#### [WRITTEN EXERCISE]
Continue the forum thread below on getting the Netgear WNDA3100 v2 wireless adapter to work under Ubuntu 10.04, starting after its final sentence.

#### [EXTRACT PROVIDED]
-------------------------

Thanks for the detailed post! When I get to the following step, I'm a little confused what to do next:




> Then click install new driver and use Windows Wireless Drivers to browse to the .inf file, click install. That's it, you should be good to go.


When I go to System - Administration - Windows Wireless Drivers an error message pops up saying "Unable to see if hardware is present.". When I click okay, next to bcmwlhigh5 it says "Hardware present: Yes". I try to click "Configure Network" but nothing happens.

Where do I go from here?

----------


## sambo625

is there a solution for WNDA 3100 v2 wireless adapter on Ubuntu 10.04

----------


## grey_1

Thanks for the informative post Green_Bean - it did help a lot as the OS (10.04) now sees the adapter. It's also apparently working as it's detecting other networks in the area, just not mine.  :Smile: 

I have the Netgear WNR3500L wireless n router and even with a basic setup I can't get the 2 to talk.

My question, is the BSSID necessary for the connection setup? 

thanks in advance!

----------


## NWK

I just got two of these usb dongles (wnda3100v2) On both of my computers i am running lucid 10.04 2.6-32-generic. I have tryed using this tutorial and a few others on both machines but neither seem to work. At first when i lsusb it will list the netgear, inc. After I add the driver via Ndiswrapper lsusb no longer displays anything, and when i try to open the ndiswrapper gui it goes to force close. Any updates on getting this device to work would be most appreciated.

-------------------------

#### [DATA EXTRACT]

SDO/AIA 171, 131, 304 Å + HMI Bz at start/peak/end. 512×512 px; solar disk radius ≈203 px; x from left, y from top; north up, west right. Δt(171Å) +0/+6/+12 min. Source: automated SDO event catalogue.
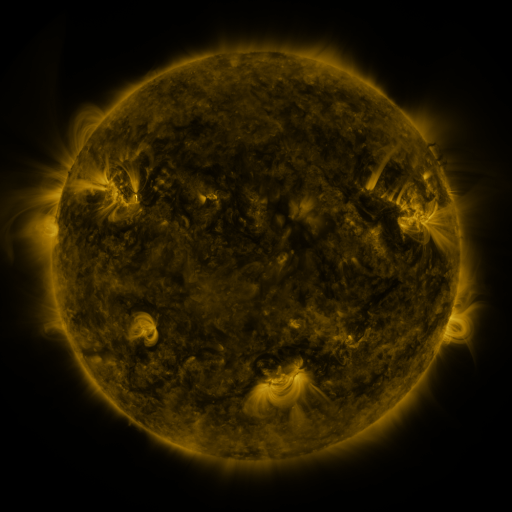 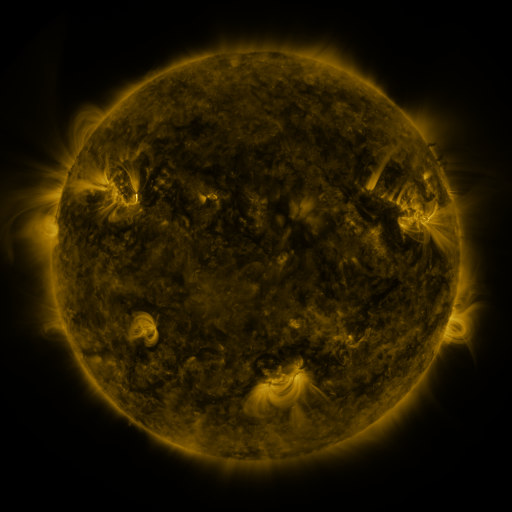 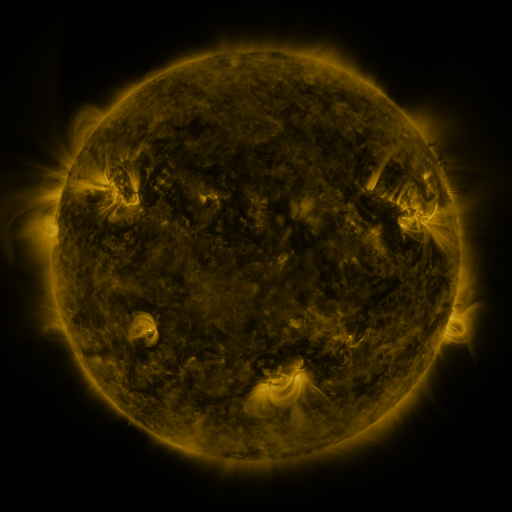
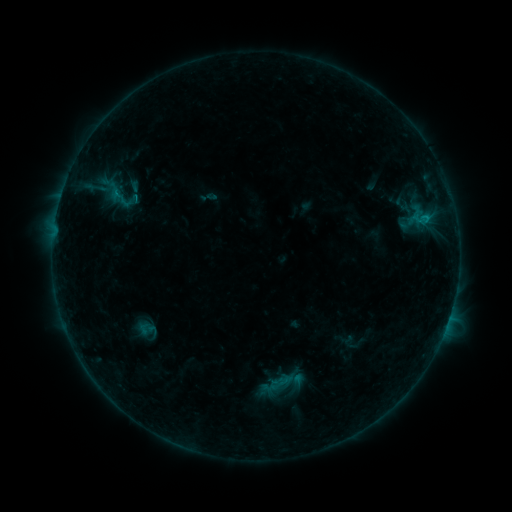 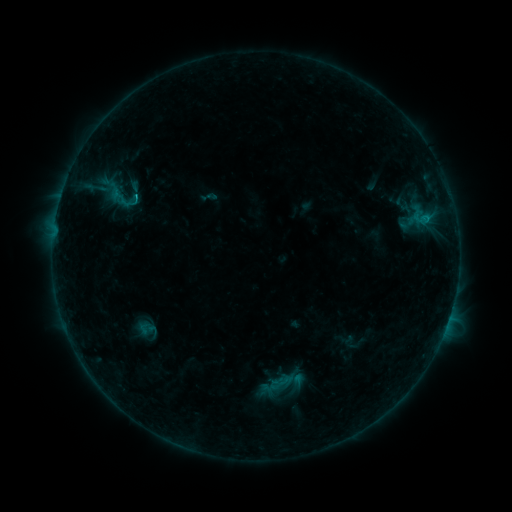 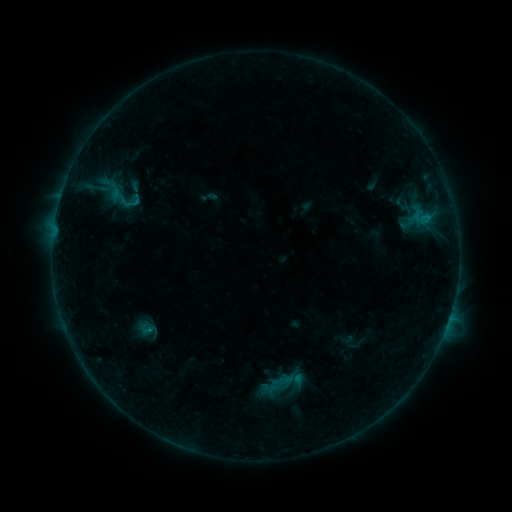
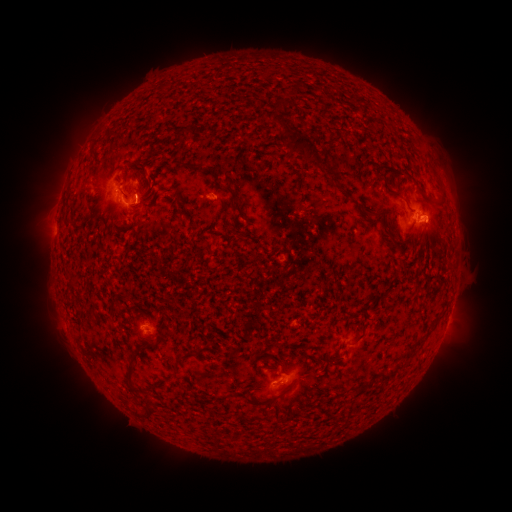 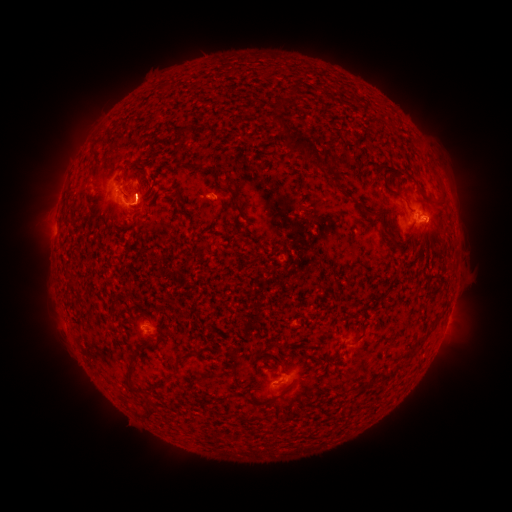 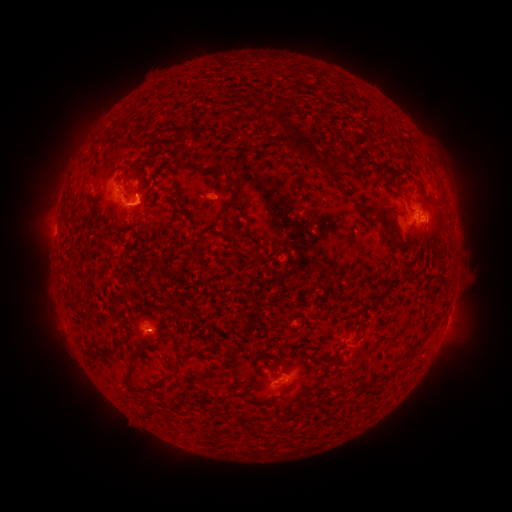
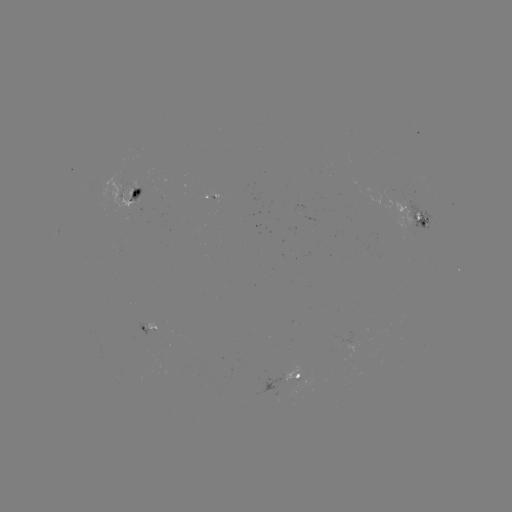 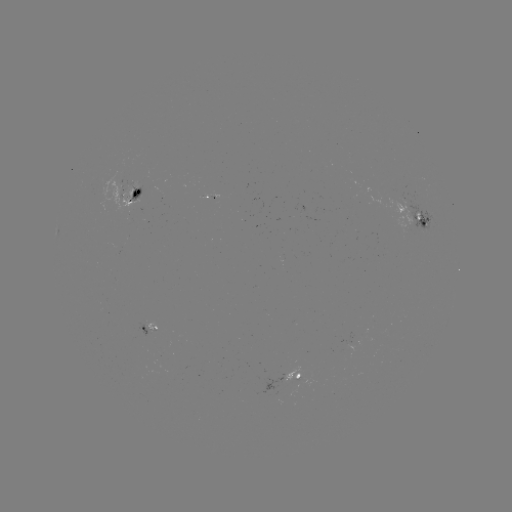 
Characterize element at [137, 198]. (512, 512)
B8.7 flare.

-------------------------

#### [RESULT]
----------


## Spindizy

The two firmware files are for the V1 or Atheros chipset adapters... They have no effect on the V2 or Broadcom chipset adapters... They are uneeded for this guide and do not need to be downloaded.

----------


## brialyn

Thanks for this. I really thought I would get there. However, after installing windows wireless drivers and trying to install  bcmwlhigh5.inf I get an error message "Invalid Driver". I must be doing something wrong. Please advise what I can check. Thanks and Regards, Brian






> Well after days of combing the internet and beating my head against the wall, I finally got my Netgear WNDA 3100 v2 wireless adapter working on my old Dell PC running Ubuntu 9.10 (Karmic Koala).
> 
>  I am not highly technical, and am fairly new to linux, so this was a real challenge for me, so this is a kind of "Wireless for Dummies".
> 
>  I will try to describe step by step for those other frustrated n00bs out there who are struggling with this.
> 
>  First I installed the firmware by typing into terminal:
> 
>  sudo su #
> ...

----------


## brialyn

Thank you. I responded saying that I had a response saying the .ifo file was invalid. Of course it is valid if you have the appropriate .sys file in the same place. Sorry.





> Well after days of combing the internet and beating my head against the wall, I finally got my Netgear WNDA 3100 v2 wireless adapter working on my old Dell PC running Ubuntu 9.10 (Karmic Koala).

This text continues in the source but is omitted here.